Ce n’est pas à vous d’ailleurs que j’apprendrai qu’en ce moment on commence à dire que la prévention ça va aussi passer par un élargissement du traitement des personnes séropositives, que c’est aussi une façon de faire de la prévention pour justement surmonter cet échec ou cette impression d’échec.
Reda : Eh bien en tous cas merci d’être intervenu à l’antenne de l’émission Survivrausida pour parler de cette amputation de moitié du budget de la Journée Mondiale contre le Sida 2009, c’est une nouvelle qu’on a rendue publique vendredi alors que jusqu’ici on ne l’apprenait que par une lettre de cadrage de la DRASS IF, la Direction Régionale de l’Action Sanitaire et Sociale d’Île-de-France. Donc en tous cas merci d’avoir appelé.
Docteur Méchali : Merci à vous de ce que vous faites, on a besoin de vous, on a besoin de votre aide comme on vient de le dire. A bientôt, bon courage à vous. Au revoir.
Reda : Au revoir. Voilà, c’était donc le docteur Denis Méchali.
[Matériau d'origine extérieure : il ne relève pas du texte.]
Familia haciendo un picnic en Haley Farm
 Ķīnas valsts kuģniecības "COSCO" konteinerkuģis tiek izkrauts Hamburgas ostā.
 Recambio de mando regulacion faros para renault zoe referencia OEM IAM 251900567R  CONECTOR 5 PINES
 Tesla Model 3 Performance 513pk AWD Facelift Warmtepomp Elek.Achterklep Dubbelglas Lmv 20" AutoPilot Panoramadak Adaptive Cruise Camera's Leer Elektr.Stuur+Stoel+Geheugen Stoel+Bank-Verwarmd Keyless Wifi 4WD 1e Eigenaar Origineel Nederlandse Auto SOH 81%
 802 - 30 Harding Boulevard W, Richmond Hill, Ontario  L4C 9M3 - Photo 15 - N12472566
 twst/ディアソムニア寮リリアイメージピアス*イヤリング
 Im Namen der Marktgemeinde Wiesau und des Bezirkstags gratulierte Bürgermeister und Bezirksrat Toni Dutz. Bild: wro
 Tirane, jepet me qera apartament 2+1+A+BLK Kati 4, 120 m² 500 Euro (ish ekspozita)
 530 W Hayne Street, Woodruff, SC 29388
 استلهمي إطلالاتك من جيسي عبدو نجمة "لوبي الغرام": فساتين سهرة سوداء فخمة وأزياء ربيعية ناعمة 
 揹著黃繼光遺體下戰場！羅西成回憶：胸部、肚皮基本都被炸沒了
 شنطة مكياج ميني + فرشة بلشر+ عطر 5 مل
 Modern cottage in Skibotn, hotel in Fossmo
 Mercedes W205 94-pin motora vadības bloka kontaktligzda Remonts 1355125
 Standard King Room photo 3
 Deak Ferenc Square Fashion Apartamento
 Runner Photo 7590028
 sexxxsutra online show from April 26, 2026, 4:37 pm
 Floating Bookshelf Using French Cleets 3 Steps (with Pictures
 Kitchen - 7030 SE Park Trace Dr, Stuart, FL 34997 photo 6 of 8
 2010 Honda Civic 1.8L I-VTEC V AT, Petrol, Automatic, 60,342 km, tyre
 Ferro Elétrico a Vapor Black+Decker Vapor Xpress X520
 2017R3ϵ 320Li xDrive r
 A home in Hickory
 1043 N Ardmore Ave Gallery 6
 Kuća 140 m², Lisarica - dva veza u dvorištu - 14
J’aimerais demander à Tina, Bruno et Larissa de dire ce que vous pensez de ce médecin qui dit avoir ressentie une espèce de gifle par rapport à la façon dont se gèrent les relations avec la DRASS IF, avec l’Etat ? Qu’en pensez-vous ?
Tina : Je pense qu’on voit bien que lui est au-devant de la scène et il le ressent très clairement donc déjà on se demande… c’est déjà dur pour un séropositif, il n’y a pas énormément de soutien à l’annonce, alors si en plus maintenant les médecins disent qu’ils ont encore moins de moyens ; on sait déjà que durant une consultation les médecins ont très peu de temps pour aborder ces sujets, en plus il y a peut-être une gêne vis-à-vis de la sexualité ou autre avec leurs patients, et on se dit que ça va être encore pire et lui est bien placé pour savoir que c’est vraiment ça la réalité.
Reda : Bruno est en guest aukourd’hui à l’émission, ça fait plaisir que tu sois parmi nous, tu es délégué au Comité des familles, qu’est-ce que tu penses de ce témoignage du docteur Denis Méchali ?
Bruno : Je pense que c’est vrai qu’on rencontre toujours des gens motivés, disponibles et c’est vrai qu’il y a des gens confrontés au souci du maître moteur… l’argent !
Reda : Larissa, réaction au témoignage de Denis Méchali ?
Larissa : Bien, moi je suis tout simplement sidérée par la façon de faire, c’est comme si on disait un peu « prenez ça et allez vous faire voir ». Je suis dépassée je n’ai rien à dire.